Geçen hafta beş eski Merkez Hakem Kurulu (MHK) Başkanı spor basınıyla sohbet düzenliyor. Aralarında en deneyimli hakem ve başkanlardan biri olan Hilmi Ok söz alıyor:
“MHK Başkanı Kuddusi Müftüoğlu’na defalarca haber gönderdik. Hakemlikte işler çok kötü gidiyor, bizleri toplayıp sohbet etsin, diye. Cevap bile gelmedi, dönüp aramadı bile. Ben 84 yaşındayım, herhangi bir beklentim filan yok ve olamaz. Ben bu kadar futbolu bilmeyen, becerisi kıt hakemler görmedim. Sistemi kurtarmak gerek, ne yazık ki, hiç bir şey yapılmıyor.”
Bir zamanların iyi hakemlerinden Hilmi Ok iyi niyetiyle boşuna çırpınıyor, çünkü pek çok siyasi ve sosyal kurum gibi, “MHK da AKP’nin çiftliği” konumunda.
MHK bir başkan ve sekiz üye ile birlikte, dokuz kişiden oluşuyor.
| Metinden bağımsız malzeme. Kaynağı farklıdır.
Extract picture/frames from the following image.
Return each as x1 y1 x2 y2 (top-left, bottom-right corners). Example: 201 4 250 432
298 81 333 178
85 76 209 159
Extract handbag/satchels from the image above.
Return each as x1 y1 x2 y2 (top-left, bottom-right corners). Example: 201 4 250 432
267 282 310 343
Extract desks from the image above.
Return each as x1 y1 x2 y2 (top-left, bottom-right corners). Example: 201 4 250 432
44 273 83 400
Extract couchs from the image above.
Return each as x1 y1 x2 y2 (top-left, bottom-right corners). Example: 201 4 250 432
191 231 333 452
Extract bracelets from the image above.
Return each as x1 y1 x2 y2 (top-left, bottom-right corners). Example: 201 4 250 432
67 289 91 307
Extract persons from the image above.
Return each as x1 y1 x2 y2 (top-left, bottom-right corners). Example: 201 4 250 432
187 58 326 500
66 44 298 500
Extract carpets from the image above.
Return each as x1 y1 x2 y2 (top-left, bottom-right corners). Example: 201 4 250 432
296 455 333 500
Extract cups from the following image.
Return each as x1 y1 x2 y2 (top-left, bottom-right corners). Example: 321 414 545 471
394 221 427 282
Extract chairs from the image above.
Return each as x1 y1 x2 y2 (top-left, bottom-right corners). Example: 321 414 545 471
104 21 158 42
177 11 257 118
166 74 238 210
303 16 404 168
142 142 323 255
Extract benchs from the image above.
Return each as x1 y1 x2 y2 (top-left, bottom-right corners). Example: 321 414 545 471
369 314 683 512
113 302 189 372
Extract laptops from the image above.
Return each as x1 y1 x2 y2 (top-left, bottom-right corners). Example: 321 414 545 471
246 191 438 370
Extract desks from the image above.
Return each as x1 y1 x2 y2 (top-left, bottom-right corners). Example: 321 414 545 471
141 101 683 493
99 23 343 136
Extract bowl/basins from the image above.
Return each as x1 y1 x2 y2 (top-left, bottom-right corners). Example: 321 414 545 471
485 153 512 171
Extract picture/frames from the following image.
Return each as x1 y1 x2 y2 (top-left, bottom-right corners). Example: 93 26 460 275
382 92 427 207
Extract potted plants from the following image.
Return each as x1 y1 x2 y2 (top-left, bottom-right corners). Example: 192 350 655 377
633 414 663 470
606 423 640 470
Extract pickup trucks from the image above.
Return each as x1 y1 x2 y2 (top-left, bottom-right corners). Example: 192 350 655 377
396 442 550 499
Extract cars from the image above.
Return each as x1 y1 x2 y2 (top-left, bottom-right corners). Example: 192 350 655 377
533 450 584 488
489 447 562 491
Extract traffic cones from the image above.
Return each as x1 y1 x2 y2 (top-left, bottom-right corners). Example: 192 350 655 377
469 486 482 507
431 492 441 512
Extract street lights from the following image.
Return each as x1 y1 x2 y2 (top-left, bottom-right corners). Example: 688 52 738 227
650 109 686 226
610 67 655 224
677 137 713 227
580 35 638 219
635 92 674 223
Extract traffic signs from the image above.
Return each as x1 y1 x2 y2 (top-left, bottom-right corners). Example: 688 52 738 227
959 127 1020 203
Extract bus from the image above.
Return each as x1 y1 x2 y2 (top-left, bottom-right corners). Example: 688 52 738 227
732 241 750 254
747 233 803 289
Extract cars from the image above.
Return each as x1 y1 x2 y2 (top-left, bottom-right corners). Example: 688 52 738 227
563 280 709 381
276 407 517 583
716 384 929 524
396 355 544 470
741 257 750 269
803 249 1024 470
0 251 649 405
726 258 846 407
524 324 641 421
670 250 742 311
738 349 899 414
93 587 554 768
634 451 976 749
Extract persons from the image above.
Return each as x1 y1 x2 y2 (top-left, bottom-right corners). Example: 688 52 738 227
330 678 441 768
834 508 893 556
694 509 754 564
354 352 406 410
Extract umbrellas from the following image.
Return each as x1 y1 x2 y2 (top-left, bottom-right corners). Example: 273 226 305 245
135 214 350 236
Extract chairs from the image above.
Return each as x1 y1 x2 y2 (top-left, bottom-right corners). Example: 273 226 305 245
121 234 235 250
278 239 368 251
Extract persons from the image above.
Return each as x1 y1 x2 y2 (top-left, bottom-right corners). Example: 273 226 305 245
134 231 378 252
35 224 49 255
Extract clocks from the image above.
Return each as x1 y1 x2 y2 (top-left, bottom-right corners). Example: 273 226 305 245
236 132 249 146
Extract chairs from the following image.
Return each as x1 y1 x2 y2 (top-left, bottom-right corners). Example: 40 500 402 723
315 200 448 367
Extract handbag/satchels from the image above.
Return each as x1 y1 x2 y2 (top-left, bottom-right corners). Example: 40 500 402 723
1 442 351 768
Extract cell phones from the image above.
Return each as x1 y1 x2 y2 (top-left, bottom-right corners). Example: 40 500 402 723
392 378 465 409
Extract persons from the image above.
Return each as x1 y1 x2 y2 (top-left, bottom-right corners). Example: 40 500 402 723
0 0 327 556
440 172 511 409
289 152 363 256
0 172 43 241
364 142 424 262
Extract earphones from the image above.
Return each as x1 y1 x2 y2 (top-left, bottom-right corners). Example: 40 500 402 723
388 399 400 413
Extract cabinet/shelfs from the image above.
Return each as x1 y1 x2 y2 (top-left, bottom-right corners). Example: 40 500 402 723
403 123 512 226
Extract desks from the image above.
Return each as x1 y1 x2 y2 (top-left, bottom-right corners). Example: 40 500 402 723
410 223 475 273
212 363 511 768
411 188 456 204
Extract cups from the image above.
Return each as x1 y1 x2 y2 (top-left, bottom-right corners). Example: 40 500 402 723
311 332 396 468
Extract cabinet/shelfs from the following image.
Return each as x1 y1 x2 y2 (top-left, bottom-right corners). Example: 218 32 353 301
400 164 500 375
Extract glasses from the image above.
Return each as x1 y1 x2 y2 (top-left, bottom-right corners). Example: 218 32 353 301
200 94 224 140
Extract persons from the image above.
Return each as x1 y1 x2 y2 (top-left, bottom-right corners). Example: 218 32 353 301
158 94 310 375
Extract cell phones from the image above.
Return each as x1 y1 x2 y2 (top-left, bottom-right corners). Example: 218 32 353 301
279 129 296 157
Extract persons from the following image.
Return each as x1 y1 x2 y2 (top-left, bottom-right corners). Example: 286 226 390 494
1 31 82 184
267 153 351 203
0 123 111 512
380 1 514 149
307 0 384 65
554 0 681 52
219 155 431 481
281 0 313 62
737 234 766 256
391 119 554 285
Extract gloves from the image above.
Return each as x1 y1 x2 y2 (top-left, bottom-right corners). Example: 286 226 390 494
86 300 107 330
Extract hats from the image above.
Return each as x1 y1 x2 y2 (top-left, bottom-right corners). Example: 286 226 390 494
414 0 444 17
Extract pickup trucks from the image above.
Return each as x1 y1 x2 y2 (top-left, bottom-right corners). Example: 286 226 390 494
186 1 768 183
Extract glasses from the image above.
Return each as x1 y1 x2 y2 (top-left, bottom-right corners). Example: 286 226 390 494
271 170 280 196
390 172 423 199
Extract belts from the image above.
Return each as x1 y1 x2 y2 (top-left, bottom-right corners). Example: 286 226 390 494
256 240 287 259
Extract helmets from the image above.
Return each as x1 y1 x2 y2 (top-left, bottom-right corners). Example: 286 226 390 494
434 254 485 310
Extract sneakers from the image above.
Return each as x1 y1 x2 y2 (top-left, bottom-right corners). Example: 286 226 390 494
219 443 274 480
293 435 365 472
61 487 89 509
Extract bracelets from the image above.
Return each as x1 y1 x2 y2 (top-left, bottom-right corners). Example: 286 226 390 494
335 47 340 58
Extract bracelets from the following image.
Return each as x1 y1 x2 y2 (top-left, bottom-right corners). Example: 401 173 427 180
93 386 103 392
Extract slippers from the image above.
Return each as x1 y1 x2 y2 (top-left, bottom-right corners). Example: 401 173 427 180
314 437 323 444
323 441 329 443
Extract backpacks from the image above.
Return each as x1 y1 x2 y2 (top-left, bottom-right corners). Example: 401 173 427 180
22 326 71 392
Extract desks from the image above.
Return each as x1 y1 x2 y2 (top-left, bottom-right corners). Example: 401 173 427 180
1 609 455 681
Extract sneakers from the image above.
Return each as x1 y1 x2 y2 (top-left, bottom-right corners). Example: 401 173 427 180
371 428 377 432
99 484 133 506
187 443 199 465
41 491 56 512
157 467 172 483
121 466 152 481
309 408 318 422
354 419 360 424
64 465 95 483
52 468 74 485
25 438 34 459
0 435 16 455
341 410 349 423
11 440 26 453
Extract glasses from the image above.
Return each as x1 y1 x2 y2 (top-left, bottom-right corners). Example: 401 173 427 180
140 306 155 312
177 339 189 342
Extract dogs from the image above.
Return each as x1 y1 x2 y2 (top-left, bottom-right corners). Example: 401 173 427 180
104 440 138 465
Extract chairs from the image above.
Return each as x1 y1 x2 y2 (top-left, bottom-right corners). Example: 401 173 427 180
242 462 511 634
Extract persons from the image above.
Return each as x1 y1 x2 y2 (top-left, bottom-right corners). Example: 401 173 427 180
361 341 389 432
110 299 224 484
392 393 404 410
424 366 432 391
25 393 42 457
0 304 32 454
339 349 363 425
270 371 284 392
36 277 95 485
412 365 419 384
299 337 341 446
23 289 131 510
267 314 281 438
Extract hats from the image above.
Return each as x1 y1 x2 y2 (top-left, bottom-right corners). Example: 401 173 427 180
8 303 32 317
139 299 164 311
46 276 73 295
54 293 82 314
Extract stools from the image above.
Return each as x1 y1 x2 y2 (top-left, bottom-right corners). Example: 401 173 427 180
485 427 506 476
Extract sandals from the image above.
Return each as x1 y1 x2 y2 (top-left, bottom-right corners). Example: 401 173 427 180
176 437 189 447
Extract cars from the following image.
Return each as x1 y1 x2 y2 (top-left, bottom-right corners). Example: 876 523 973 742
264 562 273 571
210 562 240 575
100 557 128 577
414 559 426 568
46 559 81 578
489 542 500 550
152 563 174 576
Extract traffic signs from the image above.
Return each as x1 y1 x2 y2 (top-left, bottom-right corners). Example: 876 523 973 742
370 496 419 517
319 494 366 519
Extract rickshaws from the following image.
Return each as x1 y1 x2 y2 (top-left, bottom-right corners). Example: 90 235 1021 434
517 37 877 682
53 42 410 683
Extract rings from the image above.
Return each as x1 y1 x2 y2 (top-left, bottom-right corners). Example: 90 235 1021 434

MHK’nın şu siciline bakın:
-Başkan Kuddusi Müftüoğlu AKP Alanya Belediye Başkan aday adayı.
-Diğer sekiz üyeden sadece Bünyamin Gezer bilinen bir hakem. Diğerleri hakemlikte iz bırakmayanlar. Bazılarının MHK’ya yine siyasi tercihle seçildiği önü sürülüyor, bazıları hakkında şikayetler var.
MHK bu haliyle oluştuğu zaman spor kamuoyunda büyük tepki topluyor.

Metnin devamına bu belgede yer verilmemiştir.